Thangal goes on to add that the recommendation of the apex court-appointed committee has no relevance in Kerala’s case since the health sector is a state subject and that they have been able to get a stay order from the Kerala High Court on this matter.

He goes on to say that it would be wise to leave it to the state government to issue a notification in this regard and then see whether it would be possible for either party to go with it.

But not many agree with what Thangal says. This is primarily because of the double standards the hospitals show when it comes to paying the doctors and the nurses.

“If their excuse is that hospitals cannot afford the cost of hiking the nurses’ salary then that is just a lame excuse. How are they able to pay such hefty salaries to the doctors? They very conveniently forget the fact that most of the time it is not the doctor but the nurse who puts in extra hours to look after the patients. Why should they be discriminated like this?’’ asks CR Neelakandan, a civil rights activist who has now sworn his support to the nurses’ strike.

The KPHA meanwhile is trying all it can to break the strike. It has even blamed the nurses for the timing of the strike as the state is in the grips of a terrible endemic, which is getting worse with the monsoon.

But the nurses association clears the air. “We have not boycotted duty yet and will not do it when there is a health emergency going on in the state. All the nurses who are striking are doing it after their shift is over. So in fact, we are losing rest and sleep. But then when the times are desperate we have to take such steps,’’ added Sibi Mukesh, Thiruvananthapuram district secretary of UNA.

Playing into the hospitals’ hands?

Many experts who have worked with the nursing sector say most of the blame for these shoddy affairs of things lies in the sudden drop in demand for nurses abroad.

Professor Roy K George is the state president of the Trained Nurses Association of India (TNAI), which had been at the forefront of the fight to get higher pay for nurses. Roy says that initially, nurses who were just out of training were happy to get a certificate of experience from any private hospital and use it to go abroad to get a decent paying job.

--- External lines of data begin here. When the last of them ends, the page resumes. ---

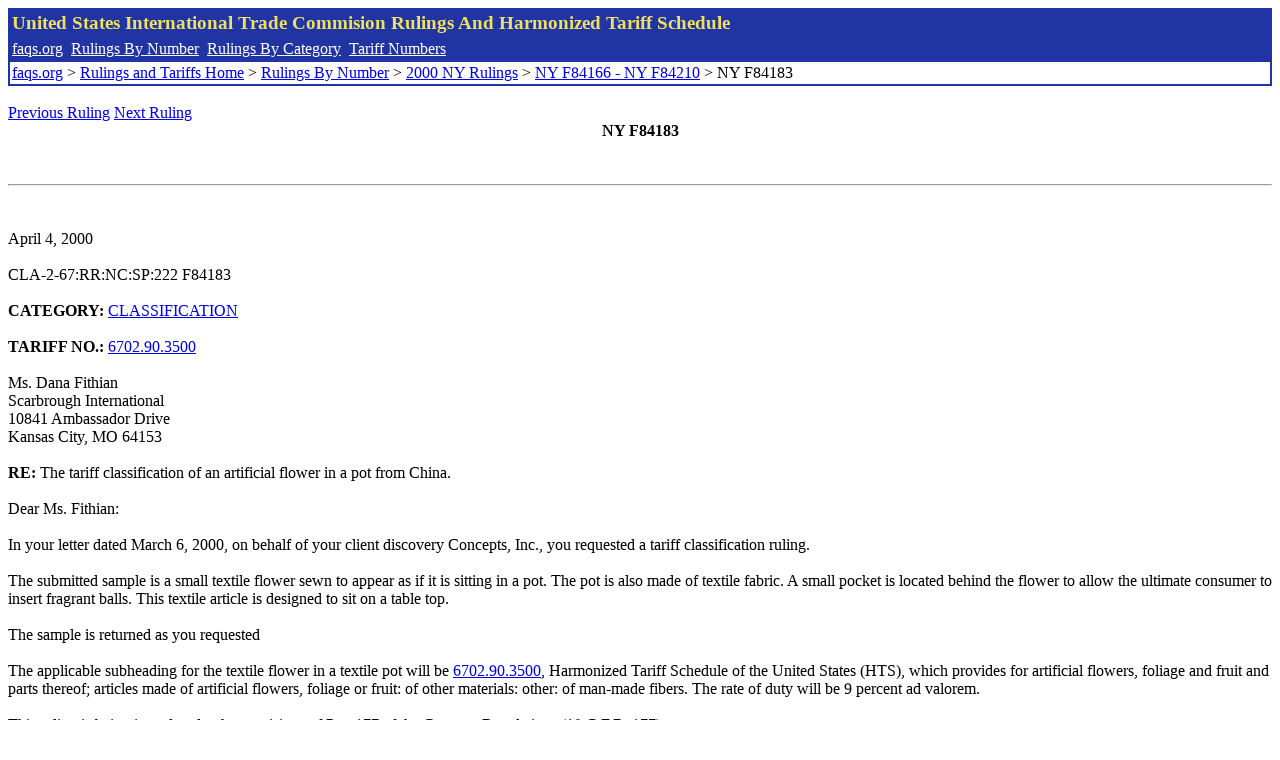

--- FILE ---
content_type: text/html; charset=UTF-8
request_url: http://www.faqs.org/rulings/rulings2000NYF84183.html
body_size: 2168
content:
<!DOCTYPE html PUBLIC "-//W3C//DTD XHTML 1.0 Strict//EN" "http://www.w3.org/TR/xhtml1/DTD/xhtml1-strict.dtd">
<html xmlns="http://www.w3.org/1999/xhtml" lang="en">
<head>
<meta http-equiv="Content-Type" content="text/html; charset=UTF-8" />
<title>NY F84183 - The tariff classification of an artificial flower in a pot from China. - United States International Trade Commision Rulings</title>
</head>
<body>
<table style="text-align: left; color: rgb(255, 255, 153); background-color: rgb(33, 52, 163); width: 100%; height: 58px;" border="0" cellpadding="2" cellspacing="2"><tbody><tr style="color: rgb(239, 225, 93);"><td colspan="1" rowspan="1"><big><strong>United States International Trade Commision Rulings And Harmonized Tariff Schedule</strong></big></td></tr><tr><td colspan="1" rowspan="1" style="color: white;"><a style="color: white;" href="/">faqs.org</a>&nbsp;&nbsp;<a style="color: white;" href="http://faqs.org/rulings/ruling.html">Rulings By Number</a>&nbsp;&nbsp;<a style="color: white;" href="http://faqs.org/rulings/category.html">Rulings By Category</a>&nbsp;&nbsp;<a style="color: white;" href="http://faqs.org/rulings/tariff.html">Tariff Numbers</a></td></tr><tr><td style="background-color: white;"><span style="color: black;"><a href="/">faqs.org</a> > <a href="http://faqs.org/rulings/index.html">Rulings and Tariffs Home</a> > <a href="http://faqs.org/rulings/ruling.html">Rulings By Number</a> > <a href="http://faqs.org/rulings/ruling2000NY.html">2000 NY Rulings</a> > <a href="http://faqs.org/rulings/ruling2000NY93.html">NY F84166 - NY F84210</a> > NY F84183
</span></td></tr></tbody></table>
<br/><a href="http://faqs.org/rulings/rulings2000NYF84182.html">Previous Ruling</a> <a href="http://faqs.org/rulings/rulings2000NYF84184.html">Next Ruling</a><br/>
<center><strong>NY F84183</center></strong><br>
<script language="JavaScript">
<!--
function google_ad_request_done(google_ads) { var i;
if (google_ads.length>0) document.write('<hr><br><a href=\"' + google_info.feedback_url + '\" style=\"color:black; text-decoration:none\" onMouseOver=\"this.style.textDecoration=\'underline\'\" onMouseOut=\"this.style.textDecoration=\'none\'\"><b>Ads by Google</b></a>');

for(i = 0; i < google_ads.length && i < 3; ++i) { 
document.write('<br><a href=' +
google_ads[i].url 
+ ' onMouseOver="window.status=\''
+ google_ads[i].visible_url
+ '\'; return true"'
+ ' onMouseout="window.status=\'\'; return true"'

+'>' + '<b>' + 
google_ads[i].line1 +
'</b></a> - '
+ ''

+ google_ads[i].line2 + '  ' + google_ads[i].line3 + ' - '+

' <a class=\"red\" href=' + google_ads[i].url

+ ' onMouseOver="window.status=\''
+ google_ads[i].visible_url
+ '\'; return true"'
+ ' onMouseout="window.status=\'\'; return true"'

+ '>' +
google_ads[i].visible_url +
'</a><br>'
); 
} }

// -->
</script>

<script type="text/javascript"><!--
google_ad_client = "pub-5788426211617053";
google_ad_output = "js";
google_ad_channel ="4256548808";
google_feedback = "on"
//--></script> <script type="text/javascript"
src=" http://pagead2.googlesyndication.com/pagead/show_ads.js">
</script><br><hr> 

<br>
<b></b><br>
April 4, 2000<br>
<b></b><br>
CLA-2-67:RR:NC:SP:222 F84183<br>
<b></b><br>
<b>CATEGORY:</b> <a href="http://faqs.org/rulings/CLASSIFICATION.html">CLASSIFICATION</a> <br>
<b></b><br>
<b>TARIFF NO.:</b> <a href="http://faqs.org/rulings/tariffs/67029035.html">6702.90.3500</a><br>
<b></b><br>
Ms. Dana Fithian<br>
Scarbrough International<br>
10841 Ambassador Drive<br>
Kansas City, MO 64153<br>
<b></b><br>
<b>RE:</b> The tariff classification of an artificial flower in a pot from China.<br>
<b></b><br>
Dear Ms. Fithian:<br>
<b></b><br>
In your letter dated March 6, 2000, on behalf of your client discovery Concepts, Inc., you requested a tariff classification ruling.<br>
<b></b><br>
The submitted sample is a small textile flower sewn to appear as if it is sitting in a pot. The pot is also made of textile fabric. A small pocket is located behind the flower to allow the ultimate consumer to insert fragrant balls. This textile article is designed to sit on a table top.<br>
<b></b><br>
The sample is returned as you requested<br>
<b></b><br>
The applicable subheading for the textile flower in a textile pot will be <a href="http://faqs.org/rulings/tariffs/67029035.html">6702.90.3500</a>, Harmonized Tariff Schedule of the United States (HTS), which provides for artificial flowers, foliage and fruit and parts thereof; articles made of artificial flowers, foliage or fruit: of other materials: other: of man-made fibers. The rate of duty will be 9 percent ad valorem.<br>
<b></b><br>
This ruling is being issued under the provisions of Part 177 of the Customs Regulations (19 C.F.R. 177).<br>
<b></b><br>
A copy of the ruling or the control number indicated above should be provided with the entry documents filed at the time this merchandise is imported. If you have any questions regarding the ruling, contact National Import Specialist Alice Masterson at 212-637-7090.<br>
<b></b><br>
Sincerely,<br>
<b></b><br>
Robert B. Swierupski<br>
Director,<br>


<br/><a href="http://faqs.org/rulings/rulings2000NYF84182.html">Previous Ruling</a> <a href="http://faqs.org/rulings/rulings2000NYF84184.html">Next Ruling</a><br/><br/><strong>See also:</strong><ul>
<li><a href="http://faqs.org/rulings/tariffs/67029035.html"> Tariff No.: 6702.90.35 - Artificial flowers/foliage/fruit & pts thereof; articles of artif. flowers, etc.; all the foregoing of man-made fibers</a></li></ul>

</body>
</html>


--- FILE ---
content_type: text/html; charset=utf-8
request_url: https://www.google.com/recaptcha/api2/aframe
body_size: 266
content:
<!DOCTYPE HTML><html><head><meta http-equiv="content-type" content="text/html; charset=UTF-8"></head><body><script nonce="P7zP8DtUYAK7erthoe0bYw">/** Anti-fraud and anti-abuse applications only. See google.com/recaptcha */ try{var clients={'sodar':'https://pagead2.googlesyndication.com/pagead/sodar?'};window.addEventListener("message",function(a){try{if(a.source===window.parent){var b=JSON.parse(a.data);var c=clients[b['id']];if(c){var d=document.createElement('img');d.src=c+b['params']+'&rc='+(localStorage.getItem("rc::a")?sessionStorage.getItem("rc::b"):"");window.document.body.appendChild(d);sessionStorage.setItem("rc::e",parseInt(sessionStorage.getItem("rc::e")||0)+1);localStorage.setItem("rc::h",'1769022352048');}}}catch(b){}});window.parent.postMessage("_grecaptcha_ready", "*");}catch(b){}</script></body></html>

“We have ourselves to blame for letting these hospitals exploit us. For experience certificates, many were even ready to work without pay for a few months. But then things changed at the international scene and the demand for nurses dropped in the last few years and many even returned. But the hospital managements here were only too happy to continue exploiting them. The resistance is coming through now but initially who gave them the stick to beat you?’’ asks George.

The Labour Commissioner has meanwhile urged the nurses to wait till a final round of talks along with the state government on 20 July, a time frame which the nurses feel is too far away for their liking.

Though the nurses have not initiated a pan-Kerala strike, which is likely in the coming days, district wise agitations and strikes have already started at many hospitals. All eyes would now be on the state government, which is expected to resort to a notification as the final resort if the talks collapse altogether.